*MATERIAL FOR THIS EXERCISE:*
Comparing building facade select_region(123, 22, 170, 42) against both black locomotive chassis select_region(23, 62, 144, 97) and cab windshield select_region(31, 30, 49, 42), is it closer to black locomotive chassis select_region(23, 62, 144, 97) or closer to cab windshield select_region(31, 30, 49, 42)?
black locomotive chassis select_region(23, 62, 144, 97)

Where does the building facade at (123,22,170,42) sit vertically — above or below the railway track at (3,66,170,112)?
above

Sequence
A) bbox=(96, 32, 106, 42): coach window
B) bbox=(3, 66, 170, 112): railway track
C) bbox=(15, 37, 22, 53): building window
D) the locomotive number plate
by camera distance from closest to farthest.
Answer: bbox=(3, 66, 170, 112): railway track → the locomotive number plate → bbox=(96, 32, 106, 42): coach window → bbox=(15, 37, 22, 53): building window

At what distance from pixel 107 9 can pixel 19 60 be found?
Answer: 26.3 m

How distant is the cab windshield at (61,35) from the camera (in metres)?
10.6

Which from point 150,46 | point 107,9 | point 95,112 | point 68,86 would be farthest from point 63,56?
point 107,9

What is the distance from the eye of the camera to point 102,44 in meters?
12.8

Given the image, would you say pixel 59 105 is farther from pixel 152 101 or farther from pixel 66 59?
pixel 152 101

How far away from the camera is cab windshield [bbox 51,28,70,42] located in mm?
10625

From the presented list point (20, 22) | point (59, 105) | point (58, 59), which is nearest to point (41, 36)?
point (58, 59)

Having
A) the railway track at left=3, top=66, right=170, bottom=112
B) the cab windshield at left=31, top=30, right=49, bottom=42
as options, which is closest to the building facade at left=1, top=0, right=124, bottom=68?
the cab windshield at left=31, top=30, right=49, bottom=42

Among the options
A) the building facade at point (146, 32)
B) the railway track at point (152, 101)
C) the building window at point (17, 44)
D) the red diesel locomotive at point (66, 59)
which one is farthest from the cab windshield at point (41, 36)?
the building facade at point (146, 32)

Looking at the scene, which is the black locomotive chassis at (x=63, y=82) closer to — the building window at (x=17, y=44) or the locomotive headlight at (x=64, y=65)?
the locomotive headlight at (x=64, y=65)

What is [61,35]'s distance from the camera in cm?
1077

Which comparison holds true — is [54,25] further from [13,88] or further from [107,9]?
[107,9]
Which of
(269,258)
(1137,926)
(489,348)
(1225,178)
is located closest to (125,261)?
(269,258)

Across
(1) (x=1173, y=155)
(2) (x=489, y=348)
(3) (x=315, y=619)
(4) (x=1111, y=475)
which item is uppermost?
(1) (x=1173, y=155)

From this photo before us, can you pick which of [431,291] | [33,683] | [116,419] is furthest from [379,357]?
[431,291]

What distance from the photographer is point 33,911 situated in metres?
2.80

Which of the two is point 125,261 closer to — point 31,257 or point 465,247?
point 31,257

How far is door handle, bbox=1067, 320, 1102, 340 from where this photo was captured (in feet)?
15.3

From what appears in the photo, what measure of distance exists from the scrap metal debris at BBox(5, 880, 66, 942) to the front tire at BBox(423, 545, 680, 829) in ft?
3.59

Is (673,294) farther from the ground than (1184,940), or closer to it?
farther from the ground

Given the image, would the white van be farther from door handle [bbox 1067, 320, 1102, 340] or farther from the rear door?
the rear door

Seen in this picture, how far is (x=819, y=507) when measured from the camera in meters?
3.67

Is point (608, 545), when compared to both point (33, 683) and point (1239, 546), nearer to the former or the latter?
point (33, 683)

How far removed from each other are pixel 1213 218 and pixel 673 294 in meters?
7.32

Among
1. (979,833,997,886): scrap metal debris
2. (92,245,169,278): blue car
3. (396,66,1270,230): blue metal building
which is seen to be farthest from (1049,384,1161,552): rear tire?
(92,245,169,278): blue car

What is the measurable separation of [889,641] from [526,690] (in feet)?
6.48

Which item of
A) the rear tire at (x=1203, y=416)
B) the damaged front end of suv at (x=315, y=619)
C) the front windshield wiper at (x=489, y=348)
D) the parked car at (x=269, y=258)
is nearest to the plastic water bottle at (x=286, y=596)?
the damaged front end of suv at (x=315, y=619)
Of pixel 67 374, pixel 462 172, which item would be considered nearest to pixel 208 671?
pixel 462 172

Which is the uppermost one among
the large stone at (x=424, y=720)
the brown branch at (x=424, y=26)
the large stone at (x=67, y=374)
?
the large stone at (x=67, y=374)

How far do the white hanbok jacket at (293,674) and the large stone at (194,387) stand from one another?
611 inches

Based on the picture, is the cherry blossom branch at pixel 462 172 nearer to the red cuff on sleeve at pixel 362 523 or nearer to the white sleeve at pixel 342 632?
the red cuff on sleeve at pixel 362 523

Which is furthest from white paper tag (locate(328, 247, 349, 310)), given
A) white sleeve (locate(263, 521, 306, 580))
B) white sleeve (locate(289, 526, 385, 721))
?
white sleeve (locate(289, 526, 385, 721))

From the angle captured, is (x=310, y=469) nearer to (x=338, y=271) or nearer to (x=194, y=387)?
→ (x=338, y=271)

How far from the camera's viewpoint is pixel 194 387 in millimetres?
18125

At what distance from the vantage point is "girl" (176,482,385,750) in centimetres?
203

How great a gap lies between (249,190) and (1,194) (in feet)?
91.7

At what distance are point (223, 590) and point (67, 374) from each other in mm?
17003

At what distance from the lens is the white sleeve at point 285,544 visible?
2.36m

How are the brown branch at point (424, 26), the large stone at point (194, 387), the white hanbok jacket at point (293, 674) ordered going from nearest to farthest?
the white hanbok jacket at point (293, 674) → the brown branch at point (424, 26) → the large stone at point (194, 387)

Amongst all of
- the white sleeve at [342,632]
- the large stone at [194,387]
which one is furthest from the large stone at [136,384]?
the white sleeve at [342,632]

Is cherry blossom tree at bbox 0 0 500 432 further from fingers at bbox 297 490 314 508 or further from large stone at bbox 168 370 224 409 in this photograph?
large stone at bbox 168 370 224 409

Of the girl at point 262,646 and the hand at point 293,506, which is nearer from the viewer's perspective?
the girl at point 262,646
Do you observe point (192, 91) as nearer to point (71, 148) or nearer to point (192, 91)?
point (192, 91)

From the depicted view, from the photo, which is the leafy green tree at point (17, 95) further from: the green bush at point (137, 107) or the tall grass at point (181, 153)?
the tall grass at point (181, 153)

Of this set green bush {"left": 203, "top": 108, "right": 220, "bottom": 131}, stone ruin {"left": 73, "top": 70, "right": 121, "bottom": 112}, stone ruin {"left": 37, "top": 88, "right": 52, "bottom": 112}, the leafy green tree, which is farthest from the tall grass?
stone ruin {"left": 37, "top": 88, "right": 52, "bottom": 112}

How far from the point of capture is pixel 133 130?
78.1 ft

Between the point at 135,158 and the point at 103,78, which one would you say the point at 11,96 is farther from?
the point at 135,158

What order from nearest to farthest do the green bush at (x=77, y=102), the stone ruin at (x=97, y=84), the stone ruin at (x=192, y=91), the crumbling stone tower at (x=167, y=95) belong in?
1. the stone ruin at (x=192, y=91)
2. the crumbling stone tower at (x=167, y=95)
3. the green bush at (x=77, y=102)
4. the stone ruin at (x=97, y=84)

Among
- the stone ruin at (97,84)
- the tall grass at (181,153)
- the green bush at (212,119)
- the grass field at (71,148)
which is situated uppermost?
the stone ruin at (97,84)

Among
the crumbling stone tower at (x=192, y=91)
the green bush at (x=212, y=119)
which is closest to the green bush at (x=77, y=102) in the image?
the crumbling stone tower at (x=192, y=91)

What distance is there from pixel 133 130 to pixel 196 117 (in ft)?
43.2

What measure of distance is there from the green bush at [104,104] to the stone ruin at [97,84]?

*EXERCISE DIRECTIONS:* Print all of the records above again, word for word and in the same order.

*REPLY:*
Comparing building facade select_region(123, 22, 170, 42) against both black locomotive chassis select_region(23, 62, 144, 97) and cab windshield select_region(31, 30, 49, 42), is it closer to black locomotive chassis select_region(23, 62, 144, 97) or closer to cab windshield select_region(31, 30, 49, 42)?
black locomotive chassis select_region(23, 62, 144, 97)

Where does the building facade at (123,22,170,42) sit vertically — above or below the railway track at (3,66,170,112)?
above

Sequence
A) bbox=(96, 32, 106, 42): coach window
B) bbox=(3, 66, 170, 112): railway track
C) bbox=(15, 37, 22, 53): building window
D) the locomotive number plate
by camera distance from closest to farthest.
Answer: bbox=(3, 66, 170, 112): railway track → the locomotive number plate → bbox=(96, 32, 106, 42): coach window → bbox=(15, 37, 22, 53): building window

At what distance from pixel 107 9 can pixel 19 60 be found?
Answer: 26.3 m

How distant is the cab windshield at (61,35) from the camera (in metres)?
10.6

Which from point 150,46 | point 107,9 | point 95,112 | point 68,86 would be farthest from point 63,56?
point 107,9

What is the distance from the eye of the camera to point 102,44 in meters?
12.8

Given the image, would you say pixel 59 105 is farther from pixel 152 101 or farther from pixel 66 59?
pixel 152 101

How far away from the camera is cab windshield [bbox 51,28,70,42] located in mm?
10625

From the presented list point (20, 22) | point (59, 105) | point (58, 59), which is nearest to point (41, 36)?
point (58, 59)

Having
A) the railway track at left=3, top=66, right=170, bottom=112
B) the cab windshield at left=31, top=30, right=49, bottom=42
as options, which is closest to the building facade at left=1, top=0, right=124, bottom=68?
the cab windshield at left=31, top=30, right=49, bottom=42

Among the options
A) the building facade at point (146, 32)
B) the railway track at point (152, 101)
C) the building window at point (17, 44)
D) the red diesel locomotive at point (66, 59)
which one is farthest from the cab windshield at point (41, 36)?
the building facade at point (146, 32)

Looking at the scene, which is the black locomotive chassis at (x=63, y=82) closer to — the building window at (x=17, y=44) or the locomotive headlight at (x=64, y=65)?
the locomotive headlight at (x=64, y=65)

What is [61,35]'s distance from the camera in cm?
1077

Which comparison holds true — is [54,25] further from [13,88] or further from [107,9]?
[107,9]
Which of
(269,258)
(1137,926)
(489,348)
(1225,178)
is located closest to (125,261)?
(269,258)

Across
(1) (x=1173, y=155)
(2) (x=489, y=348)
(3) (x=315, y=619)
(4) (x=1111, y=475)
which item is uppermost?
(1) (x=1173, y=155)

From this photo before us, can you pick which of [431,291] | [33,683] | [116,419] is furthest from [379,357]?
[431,291]

What distance from the photographer is point 33,911 situated in metres?
2.80

Which of the two is point 125,261 closer to — point 31,257 or point 465,247?
point 31,257

How far is door handle, bbox=1067, 320, 1102, 340 from where this photo was captured (in feet)?
15.3

From what appears in the photo, what measure of distance exists from the scrap metal debris at BBox(5, 880, 66, 942) to the front tire at BBox(423, 545, 680, 829) in ft?
3.59

Is (673,294) farther from the ground than (1184,940), or closer to it?
farther from the ground

Given the image, would the white van be farther from door handle [bbox 1067, 320, 1102, 340] or farther from the rear door?
the rear door

Seen in this picture, how far is (x=819, y=507) when measured from the camera in meters?
3.67

Is point (608, 545), when compared to both point (33, 683) and point (1239, 546), nearer to the former or the latter?
point (33, 683)

How far removed from each other are pixel 1213 218 and pixel 673 294 in meters?
7.32

Among
1. (979,833,997,886): scrap metal debris
2. (92,245,169,278): blue car
3. (396,66,1270,230): blue metal building
which is seen to be farthest from (1049,384,1161,552): rear tire?
(92,245,169,278): blue car

What is the measurable separation of [889,641] from [526,690] (in feet)?
6.48

Which item of
A) the rear tire at (x=1203, y=416)
B) the damaged front end of suv at (x=315, y=619)
C) the front windshield wiper at (x=489, y=348)
D) the parked car at (x=269, y=258)
is nearest to the plastic water bottle at (x=286, y=596)?
the damaged front end of suv at (x=315, y=619)
Of pixel 67 374, pixel 462 172, which item would be considered nearest to pixel 208 671?
pixel 462 172

Which is the uppermost one among
the large stone at (x=424, y=720)
the brown branch at (x=424, y=26)
the large stone at (x=67, y=374)
?
the large stone at (x=67, y=374)

How far do the white hanbok jacket at (293,674) and the large stone at (194,387) stand from one another?
611 inches

Based on the picture, is the cherry blossom branch at pixel 462 172 nearer to the red cuff on sleeve at pixel 362 523 or nearer to the white sleeve at pixel 342 632?
the red cuff on sleeve at pixel 362 523

Which is furthest from white paper tag (locate(328, 247, 349, 310)), given
A) white sleeve (locate(263, 521, 306, 580))
B) white sleeve (locate(289, 526, 385, 721))
?
white sleeve (locate(289, 526, 385, 721))

From the angle captured, is (x=310, y=469) nearer to (x=338, y=271) or nearer to (x=194, y=387)?
→ (x=338, y=271)

How far from the camera's viewpoint is pixel 194 387 in millimetres?
18125

At what distance from the vantage point is "girl" (176,482,385,750) in centimetres?
203

How great a gap lies between (249,190) and (1,194) (in feet)?
91.7

At what distance are point (223, 590) and point (67, 374) from each other in mm?
17003

At what distance from the lens is the white sleeve at point 285,544 visible?
2.36m

How are the brown branch at point (424, 26), the large stone at point (194, 387), the white hanbok jacket at point (293, 674) ordered going from nearest to farthest?
the white hanbok jacket at point (293, 674) → the brown branch at point (424, 26) → the large stone at point (194, 387)

Amongst all of
- the white sleeve at [342,632]
- the large stone at [194,387]
which one is furthest from the large stone at [136,384]?
the white sleeve at [342,632]

Is cherry blossom tree at bbox 0 0 500 432 further from fingers at bbox 297 490 314 508 or further from large stone at bbox 168 370 224 409 in this photograph?
large stone at bbox 168 370 224 409

Of the girl at point 262,646 and the hand at point 293,506, which is nearer from the viewer's perspective?
the girl at point 262,646
Do you observe point (192, 91) as nearer to point (71, 148) or nearer to point (192, 91)?
point (192, 91)

From the depicted view, from the photo, which is the leafy green tree at point (17, 95) further from: the green bush at point (137, 107) or the tall grass at point (181, 153)?
the tall grass at point (181, 153)

Of this set green bush {"left": 203, "top": 108, "right": 220, "bottom": 131}, stone ruin {"left": 73, "top": 70, "right": 121, "bottom": 112}, stone ruin {"left": 37, "top": 88, "right": 52, "bottom": 112}, the leafy green tree, which is farthest from the tall grass?
stone ruin {"left": 37, "top": 88, "right": 52, "bottom": 112}

How far from the point of capture is pixel 133 130?
78.1 ft

Between the point at 135,158 and the point at 103,78, which one would you say the point at 11,96 is farther from?
the point at 135,158

What order from nearest to farthest do the green bush at (x=77, y=102), the stone ruin at (x=97, y=84), the stone ruin at (x=192, y=91), the crumbling stone tower at (x=167, y=95) belong in?
1. the stone ruin at (x=192, y=91)
2. the crumbling stone tower at (x=167, y=95)
3. the green bush at (x=77, y=102)
4. the stone ruin at (x=97, y=84)

Among
- the stone ruin at (97,84)
- the tall grass at (181,153)
- the green bush at (212,119)
- the grass field at (71,148)
which is situated uppermost?
the stone ruin at (97,84)

Among
the crumbling stone tower at (x=192, y=91)
the green bush at (x=212, y=119)
which is closest to the green bush at (x=77, y=102) in the image?
the crumbling stone tower at (x=192, y=91)

What distance is there from pixel 133 130 to pixel 196 117 (in ft)?
43.2

What measure of distance is there from the green bush at [104,104] to the stone ruin at [97,84]?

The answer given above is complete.